> [INFORMATION SHOWN]
=== Begin Enclosure ===

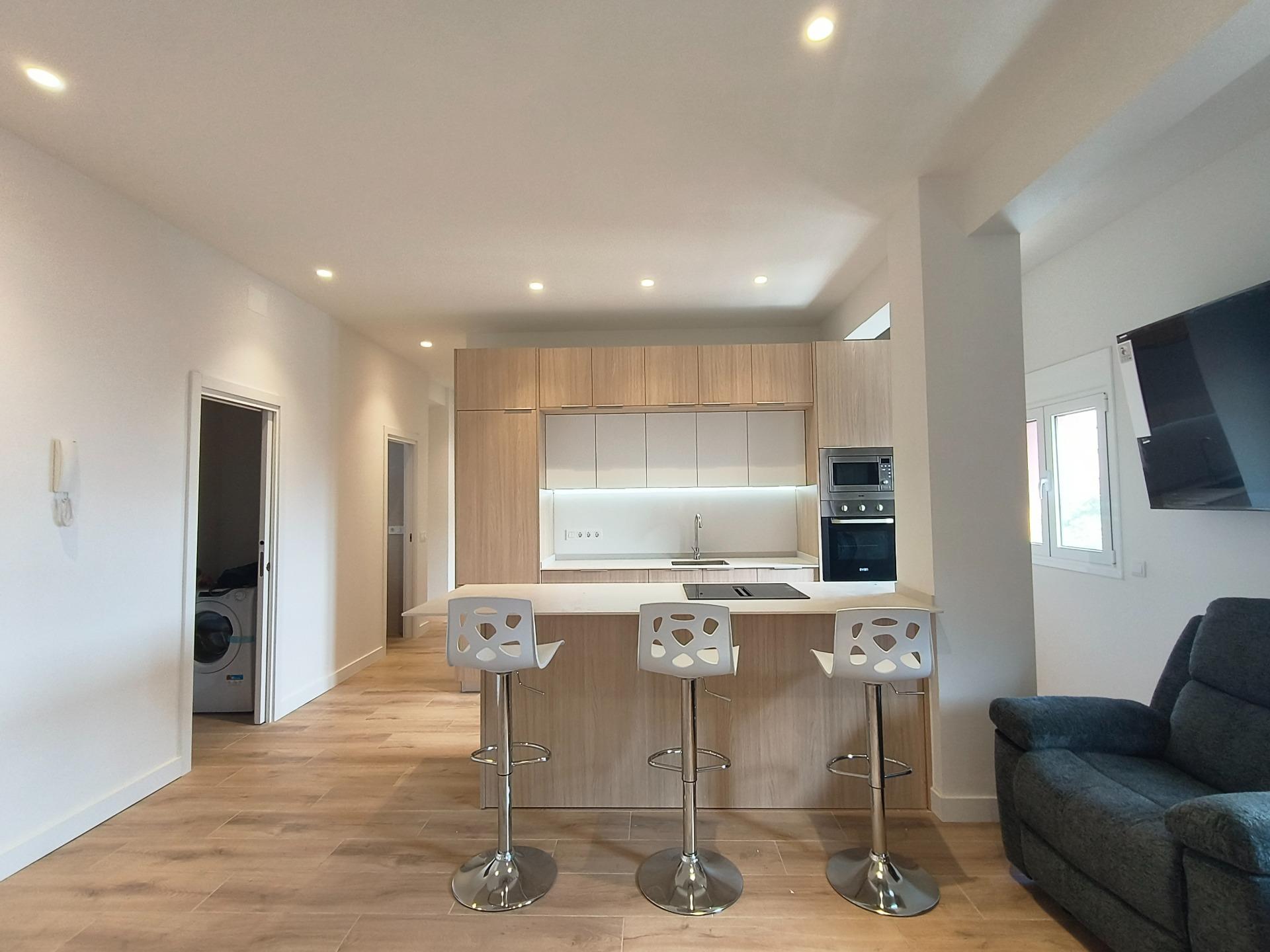 ✨ Luminoso hogar con balcón en excelente ubicación ✨ - 2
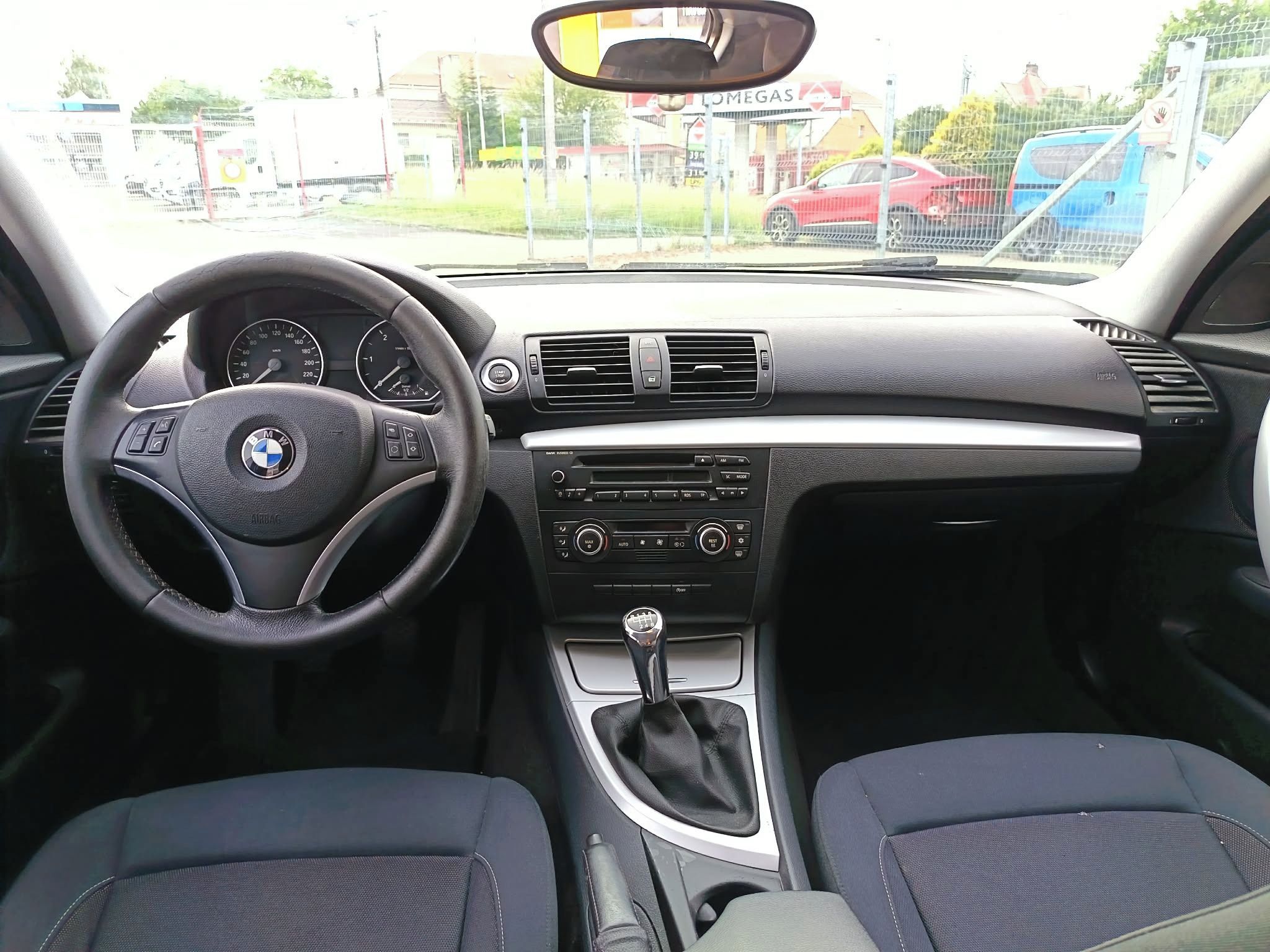 BMW Řada 1, 118d - fotka 5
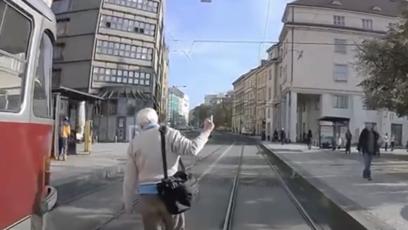 FOTO: Agresivní chodec v Praze.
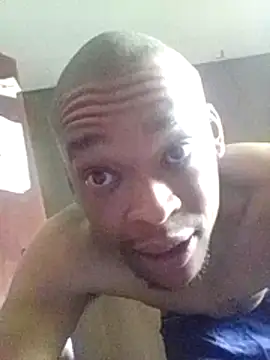 Leftout-'s cam snapshot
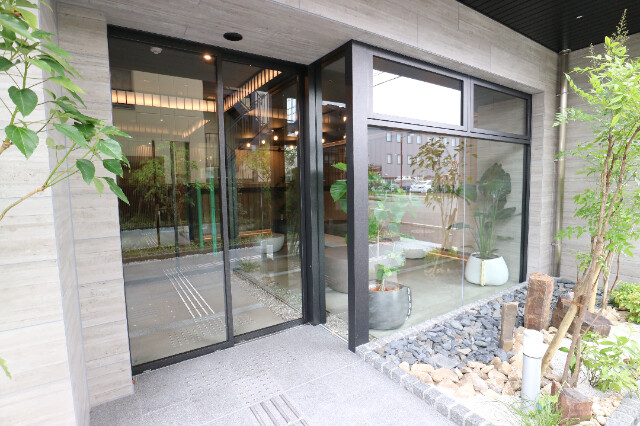 25/26 エントランス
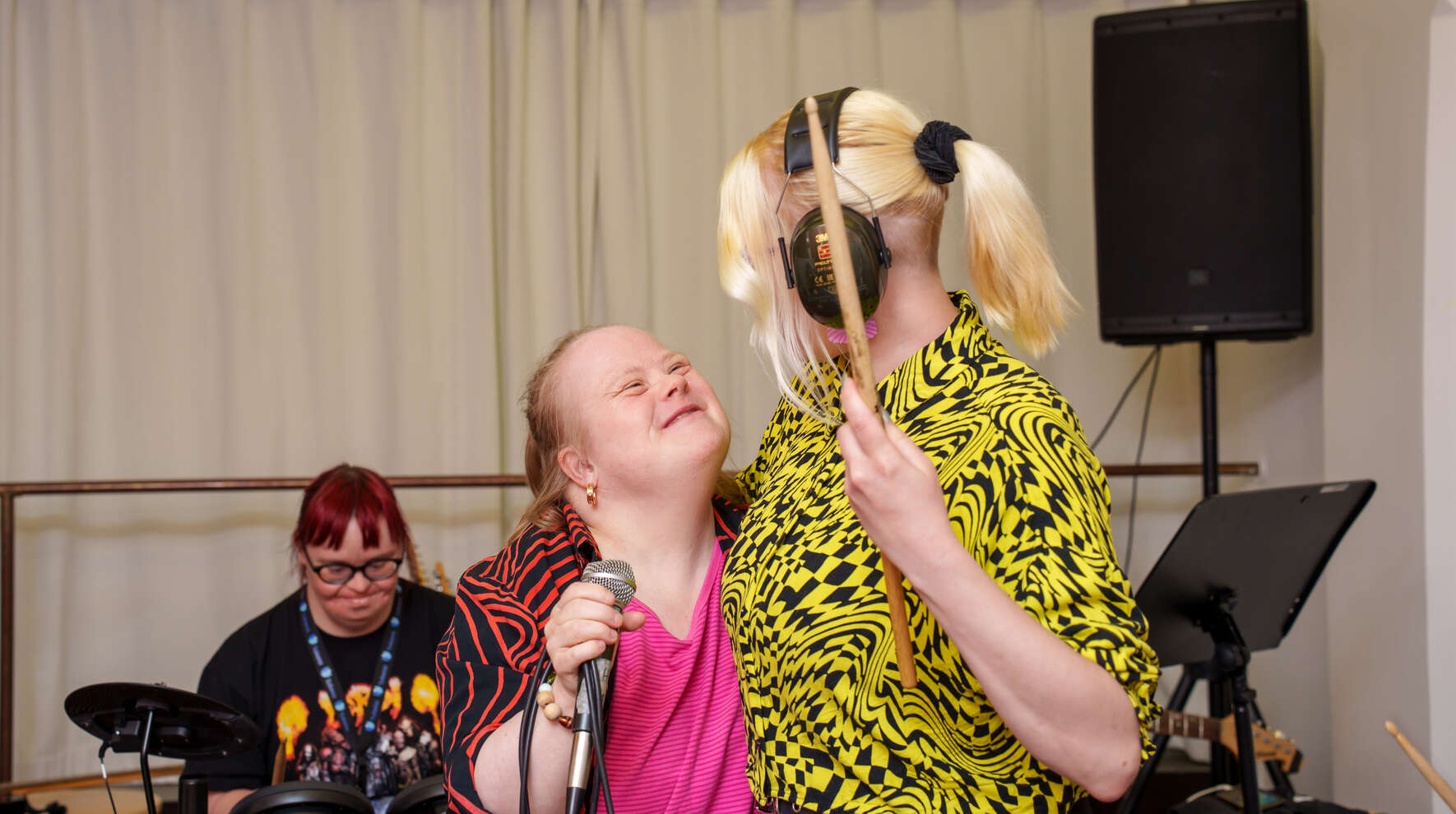 Kehitysvammaisten bändi treenaa ilolla.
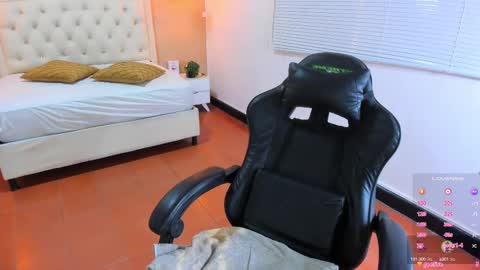 L I S S A  online show from February 27, 3:51 am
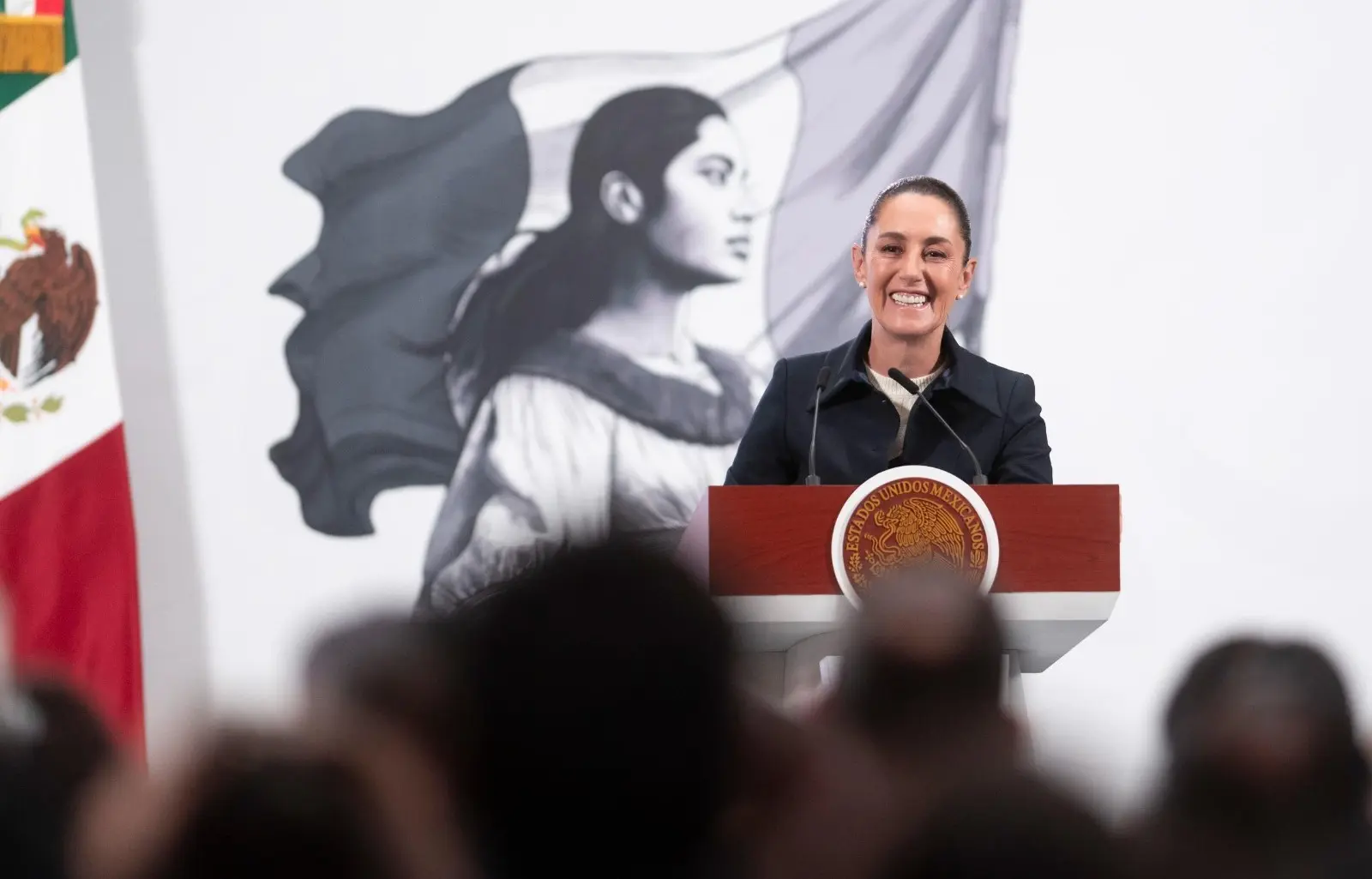 PRESIDENTA CLAUDIA SHEINBAUM FIRMA DECRETO PARA INCORPORAR HOSPITALES Y UNIDADES MÉDICAS RURALES AL IMSS EN BENEFICIO DE 10.8 MILLONES DE MEXICANOS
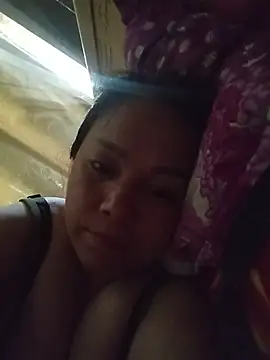 roachan_1 webcam
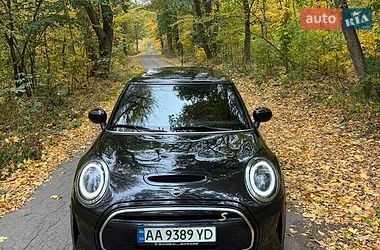 Хетчбек MINI Cooper 2023 в Києві фото 4 Хетчбек MINI Cooper 2023 в Києві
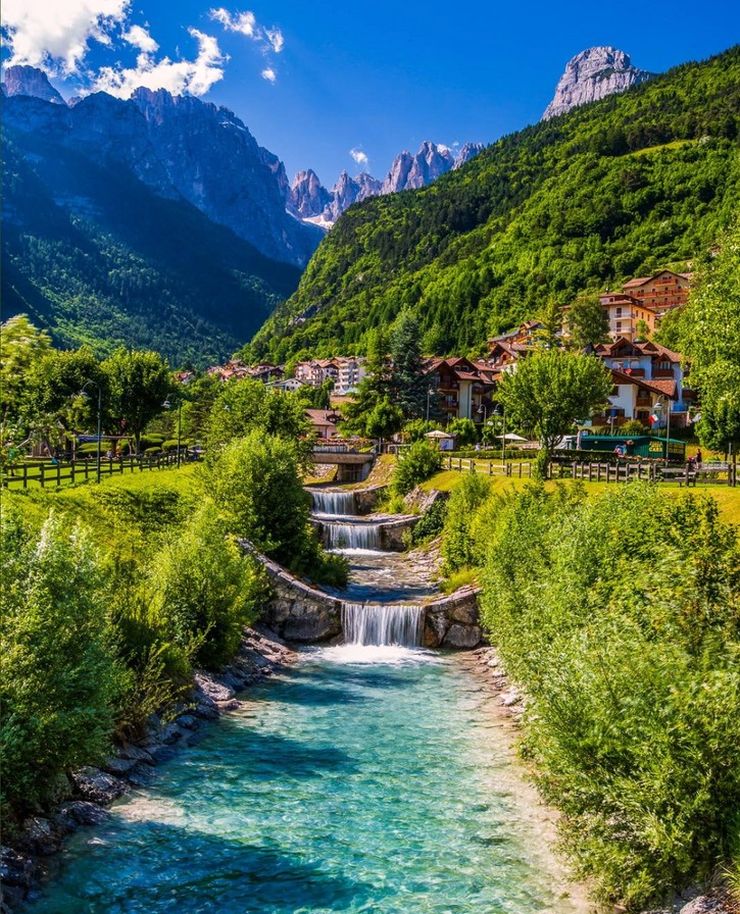 Lush Greens at Lago di Molveno, Italy 🛣️🚝🎡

=== End Enclosure ===

Retype all the records exactly and keep out every picture.

 ✨ Luminoso hogar con balcón en excelente ubicación ✨ - 2
 BMW Řada 1, 118d - fotka 5
 FOTO: Agresivní chodec v Praze.
 Leftout-'s cam snapshot
 25/26 エントランス
 Kehitysvammaisten bändi treenaa ilolla.
 L I S S A  online show from February 27, 3:51 am
 PRESIDENTA CLAUDIA SHEINBAUM FIRMA DECRETO PARA INCORPORAR HOSPITALES Y UNIDADES MÉDICAS RURALES AL IMSS EN BENEFICIO DE 10.8 MILLONES DE MEXICANOS
 roachan_1 webcam
 Хетчбек MINI Cooper 2023 в Києві фото 4 Хетчбек MINI Cooper 2023 в Києві
 Lush Greens at Lago di Molveno, Italy 🛣️🚝🎡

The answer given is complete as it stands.